> [YOUR INSTRUCTIONS] Please lay out the stretch of the material from the line containing "Observing the scene, is" through the end of the material as a JSON list of strings, with one string for each line and blank lines omitted.

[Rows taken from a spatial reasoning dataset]
::::

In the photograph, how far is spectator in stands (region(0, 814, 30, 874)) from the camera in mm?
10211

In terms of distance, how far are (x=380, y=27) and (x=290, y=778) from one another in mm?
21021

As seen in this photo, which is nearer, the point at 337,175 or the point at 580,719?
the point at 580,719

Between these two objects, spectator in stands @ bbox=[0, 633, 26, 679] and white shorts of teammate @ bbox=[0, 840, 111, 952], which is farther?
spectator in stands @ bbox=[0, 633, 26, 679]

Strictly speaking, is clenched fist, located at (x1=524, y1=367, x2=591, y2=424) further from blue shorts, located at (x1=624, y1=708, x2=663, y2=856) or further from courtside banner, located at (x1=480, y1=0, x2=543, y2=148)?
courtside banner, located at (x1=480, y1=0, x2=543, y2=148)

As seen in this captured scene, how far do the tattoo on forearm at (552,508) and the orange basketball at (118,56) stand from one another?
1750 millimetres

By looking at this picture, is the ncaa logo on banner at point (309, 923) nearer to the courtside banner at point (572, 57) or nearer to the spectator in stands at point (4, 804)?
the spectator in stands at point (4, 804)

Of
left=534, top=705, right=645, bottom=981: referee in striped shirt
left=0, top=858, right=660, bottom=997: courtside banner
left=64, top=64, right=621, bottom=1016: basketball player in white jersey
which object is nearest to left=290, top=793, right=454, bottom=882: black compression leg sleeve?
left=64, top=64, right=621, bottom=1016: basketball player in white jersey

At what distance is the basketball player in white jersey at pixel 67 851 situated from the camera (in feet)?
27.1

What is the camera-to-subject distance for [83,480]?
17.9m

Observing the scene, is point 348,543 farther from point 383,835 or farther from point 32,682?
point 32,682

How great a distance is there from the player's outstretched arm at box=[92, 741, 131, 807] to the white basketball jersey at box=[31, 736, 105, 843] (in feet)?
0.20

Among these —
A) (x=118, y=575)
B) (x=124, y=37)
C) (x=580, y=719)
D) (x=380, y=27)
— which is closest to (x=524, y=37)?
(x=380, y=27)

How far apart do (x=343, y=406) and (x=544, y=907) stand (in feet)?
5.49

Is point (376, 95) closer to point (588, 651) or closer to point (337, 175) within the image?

::::

> [REPLY]
[
  "Observing the scene, is point 348,543 farther from point 383,835 or farther from point 32,682?",
  "point 32,682",
  "How great a distance is there from the player's outstretched arm at box=[92, 741, 131, 807] to the white basketball jersey at box=[31, 736, 105, 843] (in feet)?",
  "0.20",
  "Among these —",
  "A) (x=118, y=575)",
  "B) (x=124, y=37)",
  "C) (x=580, y=719)",
  "D) (x=380, y=27)",
  "— which is closest to (x=524, y=37)?",
  "(x=380, y=27)",
  "How far apart do (x=343, y=406) and (x=544, y=907) stand (in feet)?",
  "5.49",
  "Is point (376, 95) closer to point (588, 651) or closer to point (337, 175) within the image?"
]